Member of the Indiana State Senate
- In office 1943–1950

Personal details
- Born: Arcada Campbell Stark December 31, 1879 Bloomington, Indiana, U.S.
- Died: August 18, 1973 (aged 93) Orlando, Florida, U.S.
- Party: Republican
- Spouse: Frederick C. Balz
- Profession: Teacher

= Arcada Balz =

American politician

Arcada Stark Balz (December 31, 1879 – August 18, 1973) was an American educator, clubwoman, and politician in the state of Indiana who became the first woman elected to the Indiana Senate, serving two consecutive four-year terms from 1943 to 1950 and representing Johnson and Marion Counties. Prior to entering politics, Balz was a teacher in the Indianapolis public schools and a leader in the woman's club movement in the state. Balz was the president of the Indiana Federation of Women's Clubs from 1935 to 1937. In addition, she served as president of the New Harmony Memorial Commission from 1939 to 1947.

==Early life and education==
Arcada Campbell Stark was born on December 31, 1879, on a farm near Bloomington, Indiana, to Mary LeFevre (Weaver) and James Norbourn Stark. During her youth, the Stark family lived in Colorado and Kansas before moving to Indianapolis.
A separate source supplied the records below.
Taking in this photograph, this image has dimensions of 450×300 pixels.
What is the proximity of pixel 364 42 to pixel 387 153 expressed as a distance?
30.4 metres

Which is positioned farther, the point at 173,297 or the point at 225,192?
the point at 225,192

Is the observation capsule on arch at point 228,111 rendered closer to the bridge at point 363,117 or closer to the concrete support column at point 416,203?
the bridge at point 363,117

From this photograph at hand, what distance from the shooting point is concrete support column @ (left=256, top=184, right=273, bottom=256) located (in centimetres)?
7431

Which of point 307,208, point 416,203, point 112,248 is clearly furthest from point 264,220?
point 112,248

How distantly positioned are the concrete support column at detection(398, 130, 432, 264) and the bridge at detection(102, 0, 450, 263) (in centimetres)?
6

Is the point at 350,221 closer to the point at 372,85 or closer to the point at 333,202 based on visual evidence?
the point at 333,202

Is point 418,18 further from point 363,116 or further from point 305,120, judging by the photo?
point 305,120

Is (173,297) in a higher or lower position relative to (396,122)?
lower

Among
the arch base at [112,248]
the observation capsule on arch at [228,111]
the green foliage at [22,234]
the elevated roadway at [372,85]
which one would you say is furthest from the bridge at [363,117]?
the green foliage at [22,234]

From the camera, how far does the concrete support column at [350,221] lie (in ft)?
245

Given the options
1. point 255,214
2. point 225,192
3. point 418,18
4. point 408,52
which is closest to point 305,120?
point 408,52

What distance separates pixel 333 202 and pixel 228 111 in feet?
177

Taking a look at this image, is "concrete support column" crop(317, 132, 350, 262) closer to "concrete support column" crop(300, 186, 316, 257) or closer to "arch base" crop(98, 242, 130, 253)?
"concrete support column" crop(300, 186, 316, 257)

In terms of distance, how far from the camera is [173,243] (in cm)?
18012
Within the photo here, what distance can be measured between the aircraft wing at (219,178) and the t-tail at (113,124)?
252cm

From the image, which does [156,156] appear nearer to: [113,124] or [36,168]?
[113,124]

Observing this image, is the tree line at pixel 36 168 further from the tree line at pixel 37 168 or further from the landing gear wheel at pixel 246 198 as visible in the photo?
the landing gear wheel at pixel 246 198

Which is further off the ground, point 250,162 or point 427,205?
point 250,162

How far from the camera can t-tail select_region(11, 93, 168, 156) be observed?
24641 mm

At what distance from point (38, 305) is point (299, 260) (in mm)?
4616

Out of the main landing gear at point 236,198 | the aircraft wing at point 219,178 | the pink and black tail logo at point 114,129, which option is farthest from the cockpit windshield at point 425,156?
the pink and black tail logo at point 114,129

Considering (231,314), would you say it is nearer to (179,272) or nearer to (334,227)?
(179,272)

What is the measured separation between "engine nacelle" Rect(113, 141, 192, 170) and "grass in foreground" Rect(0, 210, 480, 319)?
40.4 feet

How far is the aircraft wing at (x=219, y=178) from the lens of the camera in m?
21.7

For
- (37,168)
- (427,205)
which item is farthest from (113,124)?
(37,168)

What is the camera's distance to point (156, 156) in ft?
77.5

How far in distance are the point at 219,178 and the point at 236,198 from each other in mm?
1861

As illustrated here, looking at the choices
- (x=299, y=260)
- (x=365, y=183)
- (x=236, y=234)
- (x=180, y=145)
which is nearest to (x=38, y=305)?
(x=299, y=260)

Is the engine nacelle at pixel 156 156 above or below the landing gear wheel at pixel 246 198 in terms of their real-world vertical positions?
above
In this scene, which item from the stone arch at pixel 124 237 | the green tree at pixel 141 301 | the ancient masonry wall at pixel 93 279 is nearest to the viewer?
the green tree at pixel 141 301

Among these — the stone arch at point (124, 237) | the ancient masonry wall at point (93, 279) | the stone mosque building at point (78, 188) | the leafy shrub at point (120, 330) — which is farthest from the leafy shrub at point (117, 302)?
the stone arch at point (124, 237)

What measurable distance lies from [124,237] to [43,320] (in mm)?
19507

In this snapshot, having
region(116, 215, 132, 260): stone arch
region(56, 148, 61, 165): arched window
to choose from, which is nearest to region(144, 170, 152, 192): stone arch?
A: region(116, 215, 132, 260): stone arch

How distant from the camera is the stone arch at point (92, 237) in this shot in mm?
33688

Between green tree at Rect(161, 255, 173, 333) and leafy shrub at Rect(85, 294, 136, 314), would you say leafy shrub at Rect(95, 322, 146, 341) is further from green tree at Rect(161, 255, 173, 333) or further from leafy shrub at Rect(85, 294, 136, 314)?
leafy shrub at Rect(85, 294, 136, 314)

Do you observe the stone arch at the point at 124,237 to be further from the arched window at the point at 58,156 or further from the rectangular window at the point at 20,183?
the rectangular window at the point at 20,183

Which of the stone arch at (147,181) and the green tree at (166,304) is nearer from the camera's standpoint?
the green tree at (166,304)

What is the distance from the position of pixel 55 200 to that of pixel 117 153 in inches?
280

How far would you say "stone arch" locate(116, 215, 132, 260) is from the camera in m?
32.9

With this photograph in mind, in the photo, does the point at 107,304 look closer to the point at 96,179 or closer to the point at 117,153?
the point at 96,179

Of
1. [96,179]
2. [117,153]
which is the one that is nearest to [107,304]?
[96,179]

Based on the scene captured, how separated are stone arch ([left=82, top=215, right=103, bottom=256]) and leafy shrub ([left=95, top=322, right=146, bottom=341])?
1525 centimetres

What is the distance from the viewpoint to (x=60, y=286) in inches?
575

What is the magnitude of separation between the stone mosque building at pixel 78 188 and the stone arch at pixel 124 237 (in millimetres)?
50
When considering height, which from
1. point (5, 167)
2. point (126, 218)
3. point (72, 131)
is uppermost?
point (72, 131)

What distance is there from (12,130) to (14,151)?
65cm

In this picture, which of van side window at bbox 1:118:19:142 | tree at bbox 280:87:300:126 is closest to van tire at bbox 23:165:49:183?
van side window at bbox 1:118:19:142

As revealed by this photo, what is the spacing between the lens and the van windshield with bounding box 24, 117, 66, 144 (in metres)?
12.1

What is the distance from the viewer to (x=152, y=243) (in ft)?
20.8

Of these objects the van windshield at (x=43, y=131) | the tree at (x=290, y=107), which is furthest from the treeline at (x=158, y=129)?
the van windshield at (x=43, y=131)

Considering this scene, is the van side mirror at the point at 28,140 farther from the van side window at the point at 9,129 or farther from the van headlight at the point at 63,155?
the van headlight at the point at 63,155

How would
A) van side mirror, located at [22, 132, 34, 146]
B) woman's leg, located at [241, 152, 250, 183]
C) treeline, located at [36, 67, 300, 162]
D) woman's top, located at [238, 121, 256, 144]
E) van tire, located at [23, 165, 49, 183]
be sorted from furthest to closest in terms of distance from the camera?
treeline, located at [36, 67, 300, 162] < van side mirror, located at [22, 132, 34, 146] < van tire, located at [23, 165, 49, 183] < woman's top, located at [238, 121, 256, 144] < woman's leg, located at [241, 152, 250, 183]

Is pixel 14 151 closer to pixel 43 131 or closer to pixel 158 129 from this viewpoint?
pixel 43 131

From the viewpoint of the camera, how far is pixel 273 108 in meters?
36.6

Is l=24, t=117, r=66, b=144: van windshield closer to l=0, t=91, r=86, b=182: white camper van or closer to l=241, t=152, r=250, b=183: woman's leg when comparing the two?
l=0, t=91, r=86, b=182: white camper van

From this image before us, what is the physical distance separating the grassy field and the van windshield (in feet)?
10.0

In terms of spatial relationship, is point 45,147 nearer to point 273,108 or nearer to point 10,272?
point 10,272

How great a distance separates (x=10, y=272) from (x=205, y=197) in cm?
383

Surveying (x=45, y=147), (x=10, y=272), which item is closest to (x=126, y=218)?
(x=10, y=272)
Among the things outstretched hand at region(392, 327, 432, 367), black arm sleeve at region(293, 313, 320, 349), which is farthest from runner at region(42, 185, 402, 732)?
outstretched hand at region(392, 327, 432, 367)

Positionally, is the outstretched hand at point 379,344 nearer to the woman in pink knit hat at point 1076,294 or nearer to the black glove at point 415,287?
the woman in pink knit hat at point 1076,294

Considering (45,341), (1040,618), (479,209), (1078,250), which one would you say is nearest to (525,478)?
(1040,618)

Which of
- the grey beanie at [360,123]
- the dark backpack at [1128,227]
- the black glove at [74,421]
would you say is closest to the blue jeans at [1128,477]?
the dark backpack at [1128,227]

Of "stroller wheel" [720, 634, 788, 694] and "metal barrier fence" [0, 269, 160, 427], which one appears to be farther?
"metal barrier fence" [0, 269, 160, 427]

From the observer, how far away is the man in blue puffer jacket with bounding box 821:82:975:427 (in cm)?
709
Stark attended Indianapolis's Emmerich Manual High School and was a graduate of Indianapolis Normal College (which later became a part of Butler University) and Indiana University's Extension Division.

==Marriage and family==
Arcada Stark was married to Frederick C. Balz, the owner of the Star Millinery Company of Indianapolis.

==Career==
===Educator and clubwoman===
Balz, a longtime resident of Indianapolis, began her career as a teacher prior to her marriage in the Indianapolis public schools, where she taught history, art, and literature to junior high school students. She also became active in the woman's club movement as a member of the Woman's Department Club of Indianapolis, where she chaired its literature, program, and applied education committees. In addition, she served as program chair, vice president, and president of the 7th District of the Indiana Federation of Women's Clubs, as well as chairperson of the press and publicity department, then first vice president, and from 1935 to 1937 as the state president of the Indiana Federation of Women's Clubs (later shortened to the Indiana Federal of Clubs).

During Balz's tenure as state president of the Indiana Federal of Clubs, her home district raised $8,000 to purchase radium for a free cancer clinic at Indianapolis City Hospital and helped to develop orchestra programs in city schools. She also recommended that the IFC establish a forestation project in collaboration with the Indiana state government. She also began planning for the publication of History of the Indiana Federation of Clubs (1939). In addition to her work with the IFC, Balz served as a director from Indiana on the advisory board of the General Federation of Women's Clubs, and chaired the program committee for the GFWC's annual meeting in San Francisco, California, in 1939. Balz was involved in other civic affairs such as the Indiana State Advisory Public Health Council in 1937, the Indiana Division of the Federal Writers Project, and an appointment to the Governor's Safety Council under the McNutt administration.

===Politician===
Balz's political activities began in the late 1930s after she suggested establishing a New Harmony Memorial the preserve the historic community of New Harmony, Indiana. Governor M. Clifford Townsend appointed Balz to the New Harmony Memorial Commission, where she served as its president from 1939 to 1947.

In November 1942, Balz became the first woman elected to the Indiana Senate, where she served two consecutive four-year terms from 1943 to 1950 representing Johnson and Marion Counties. Balz served on the Committee on Benevolent Institutions and in the 1947 session of the Indiana General Assembly, she chaired the Senate Committee on Public Health. As a women's rights advocate, Balz supported regulation of women's working hours and wages. Her other legislative interests included licensing nursing home care, efforts to improve school attendance, and establishing a merit system for state employees.

==Death and legacy==
Balz remained in Indianapolis after leaving the state legislature in 1950. She moved to Orlando, Florida, in 1969, and died there on August 18, 1973, at the age of 93. Her remains are Interred at Crown Hill Cemetery in Indianapolis, Indiana.

Balz lead the way for other women elected to serve in Indiana Senate. As of July 25, 2019, Indiana women held a total of 36 seats (24 percent) of the 150 seats in the state legislature, slightly lower than the national average of 28.9 percent. Nine Indiana women were serving in the Indiana Senate.